IRS Commissioner John Koskinen did not shy away from the incidents, pointing out the agency’s systems withstand 1 million malicious attempts every day. He did, however, call for Congress to reinstate streamlined critical pay, a provision that authorizes the IRS to hire up to 40 individuals at any one time into positions it deems vital to the agency in an administrative, technical or professional field.
The provision expired in 2013, with Congress needing to reauthorize the process if the agency is to quickly hire top-notch cybersecurity professionals, Koskinen explained. The IRS hired 10 senior IT officials under the provisions who will be leaving next year, as the hires are limited to four-year appointments.
When asked about the critical pay program by Sen. Ron Wyden, D-Ore., J. Russell George, the Treasury inspector general for tax administration, told the committee the IRS kept it under budget, never using the full 40 position allotment.

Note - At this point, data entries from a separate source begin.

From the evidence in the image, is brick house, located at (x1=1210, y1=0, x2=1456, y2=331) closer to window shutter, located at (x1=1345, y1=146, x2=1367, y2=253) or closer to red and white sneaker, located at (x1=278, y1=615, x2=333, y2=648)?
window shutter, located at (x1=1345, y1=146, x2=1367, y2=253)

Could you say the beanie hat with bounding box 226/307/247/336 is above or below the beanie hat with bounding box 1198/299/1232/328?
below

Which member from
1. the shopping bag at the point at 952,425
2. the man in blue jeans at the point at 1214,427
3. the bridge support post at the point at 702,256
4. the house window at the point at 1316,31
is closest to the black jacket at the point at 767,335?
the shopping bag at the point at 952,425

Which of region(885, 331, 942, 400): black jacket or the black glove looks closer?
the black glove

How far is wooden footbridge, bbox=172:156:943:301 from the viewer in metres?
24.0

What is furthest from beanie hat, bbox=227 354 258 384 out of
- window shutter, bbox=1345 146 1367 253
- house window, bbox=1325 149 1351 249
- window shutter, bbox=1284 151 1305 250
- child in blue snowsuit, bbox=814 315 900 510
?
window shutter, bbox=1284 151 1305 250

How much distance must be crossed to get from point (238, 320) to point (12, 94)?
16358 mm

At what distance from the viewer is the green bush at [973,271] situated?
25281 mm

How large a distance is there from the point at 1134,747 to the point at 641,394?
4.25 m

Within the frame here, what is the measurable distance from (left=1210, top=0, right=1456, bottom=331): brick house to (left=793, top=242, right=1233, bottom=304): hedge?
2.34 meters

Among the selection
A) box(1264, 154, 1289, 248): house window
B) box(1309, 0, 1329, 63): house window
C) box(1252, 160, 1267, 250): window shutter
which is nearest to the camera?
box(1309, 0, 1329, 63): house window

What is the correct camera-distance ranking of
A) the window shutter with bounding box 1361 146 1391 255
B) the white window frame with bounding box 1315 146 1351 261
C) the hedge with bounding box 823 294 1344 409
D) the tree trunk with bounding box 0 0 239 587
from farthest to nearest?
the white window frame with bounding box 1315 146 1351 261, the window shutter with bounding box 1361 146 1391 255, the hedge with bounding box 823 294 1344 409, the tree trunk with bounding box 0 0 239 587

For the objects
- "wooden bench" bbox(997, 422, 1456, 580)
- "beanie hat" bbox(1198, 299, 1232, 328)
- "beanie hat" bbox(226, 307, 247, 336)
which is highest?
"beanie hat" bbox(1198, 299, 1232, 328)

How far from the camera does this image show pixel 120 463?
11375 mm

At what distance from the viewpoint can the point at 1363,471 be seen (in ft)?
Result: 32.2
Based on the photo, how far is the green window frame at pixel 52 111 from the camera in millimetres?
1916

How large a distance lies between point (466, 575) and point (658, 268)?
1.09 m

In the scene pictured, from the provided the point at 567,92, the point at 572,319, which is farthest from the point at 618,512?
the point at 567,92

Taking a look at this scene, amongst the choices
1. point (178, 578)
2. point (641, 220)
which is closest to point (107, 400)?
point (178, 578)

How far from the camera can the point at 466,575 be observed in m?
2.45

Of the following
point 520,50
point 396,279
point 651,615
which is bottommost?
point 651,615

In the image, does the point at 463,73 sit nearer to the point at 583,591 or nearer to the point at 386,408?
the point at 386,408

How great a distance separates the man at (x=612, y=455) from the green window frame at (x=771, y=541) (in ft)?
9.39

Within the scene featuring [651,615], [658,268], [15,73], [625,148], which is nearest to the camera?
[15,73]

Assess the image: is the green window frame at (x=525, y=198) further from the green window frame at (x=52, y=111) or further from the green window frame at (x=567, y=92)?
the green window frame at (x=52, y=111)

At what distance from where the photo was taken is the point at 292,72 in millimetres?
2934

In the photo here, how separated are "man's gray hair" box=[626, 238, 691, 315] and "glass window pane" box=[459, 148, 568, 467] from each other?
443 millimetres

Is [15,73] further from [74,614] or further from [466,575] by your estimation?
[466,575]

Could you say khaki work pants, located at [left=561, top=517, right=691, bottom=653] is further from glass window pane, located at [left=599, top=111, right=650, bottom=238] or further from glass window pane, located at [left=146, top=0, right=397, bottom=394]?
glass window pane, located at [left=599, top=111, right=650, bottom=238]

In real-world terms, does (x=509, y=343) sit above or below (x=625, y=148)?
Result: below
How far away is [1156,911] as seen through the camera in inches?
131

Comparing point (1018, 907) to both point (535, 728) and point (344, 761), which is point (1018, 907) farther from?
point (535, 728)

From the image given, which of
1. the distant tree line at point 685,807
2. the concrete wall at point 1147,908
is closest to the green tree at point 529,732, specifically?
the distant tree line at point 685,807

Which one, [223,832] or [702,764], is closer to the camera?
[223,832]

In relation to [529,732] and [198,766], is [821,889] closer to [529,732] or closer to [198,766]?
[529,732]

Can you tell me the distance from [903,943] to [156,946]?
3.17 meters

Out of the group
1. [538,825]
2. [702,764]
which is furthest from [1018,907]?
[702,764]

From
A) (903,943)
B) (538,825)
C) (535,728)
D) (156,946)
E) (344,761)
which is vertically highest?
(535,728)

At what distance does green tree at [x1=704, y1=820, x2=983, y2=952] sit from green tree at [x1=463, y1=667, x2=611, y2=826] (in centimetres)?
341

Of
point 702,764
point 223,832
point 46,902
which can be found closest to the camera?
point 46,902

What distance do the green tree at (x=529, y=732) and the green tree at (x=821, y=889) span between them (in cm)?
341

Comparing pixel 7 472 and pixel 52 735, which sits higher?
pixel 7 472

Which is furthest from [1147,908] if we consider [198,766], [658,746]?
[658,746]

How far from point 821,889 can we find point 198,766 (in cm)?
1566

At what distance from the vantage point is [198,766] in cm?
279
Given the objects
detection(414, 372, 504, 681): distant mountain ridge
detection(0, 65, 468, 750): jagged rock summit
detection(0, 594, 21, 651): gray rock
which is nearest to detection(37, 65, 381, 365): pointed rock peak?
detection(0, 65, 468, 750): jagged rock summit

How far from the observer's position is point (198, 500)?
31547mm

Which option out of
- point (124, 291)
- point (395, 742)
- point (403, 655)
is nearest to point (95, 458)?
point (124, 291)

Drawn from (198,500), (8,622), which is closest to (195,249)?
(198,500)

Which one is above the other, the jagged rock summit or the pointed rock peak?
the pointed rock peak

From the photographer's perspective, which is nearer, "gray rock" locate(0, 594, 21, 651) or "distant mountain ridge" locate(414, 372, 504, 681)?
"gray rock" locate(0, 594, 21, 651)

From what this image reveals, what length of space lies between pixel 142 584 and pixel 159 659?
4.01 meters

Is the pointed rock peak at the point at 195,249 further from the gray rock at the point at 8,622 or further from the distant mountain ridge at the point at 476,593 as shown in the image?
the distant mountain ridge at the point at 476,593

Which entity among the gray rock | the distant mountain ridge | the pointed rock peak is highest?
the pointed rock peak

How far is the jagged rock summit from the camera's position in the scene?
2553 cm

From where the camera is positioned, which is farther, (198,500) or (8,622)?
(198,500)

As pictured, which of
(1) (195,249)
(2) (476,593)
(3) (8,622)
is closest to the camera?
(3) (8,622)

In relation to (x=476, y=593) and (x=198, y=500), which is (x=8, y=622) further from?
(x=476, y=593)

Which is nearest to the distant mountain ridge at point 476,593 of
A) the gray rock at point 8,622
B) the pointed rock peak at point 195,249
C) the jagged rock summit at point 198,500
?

“Here we have something that has been an essential tool, and they are not going to have it any longer absent Congress getting serious on a bipartisan basis to renew it, and TIGTA said the program came in under budget,” said Wyden. “If that isn’t a wake up call to Congress I don’t know what is. If we are going to beat the crooks, we need to have it.”
The panel also suggested that the IRS be given the authority to set security standards for private tax preparers, as some have fallen victim to the same scam associated with agency’s Get Transcript hack. A February report from the Online Trust Alliance found 46 percent of free E-File services fail to adequately protect consumers.
[Read more: Audit — IRS coding error led to $27M erroneous refunds]
Wyden said the report showed that even as the IRS has had its problems, the blame does not solely lie with the agency in failing to protect taxpayers.
“In my view, taxpayers have been failed by the agencies, the companies and the policymakers here in Congress that they are counting on to protect them,” he said. “There is simply no excuse for this. This is not just a problem at the IRS, there is plenty of blame to go around.”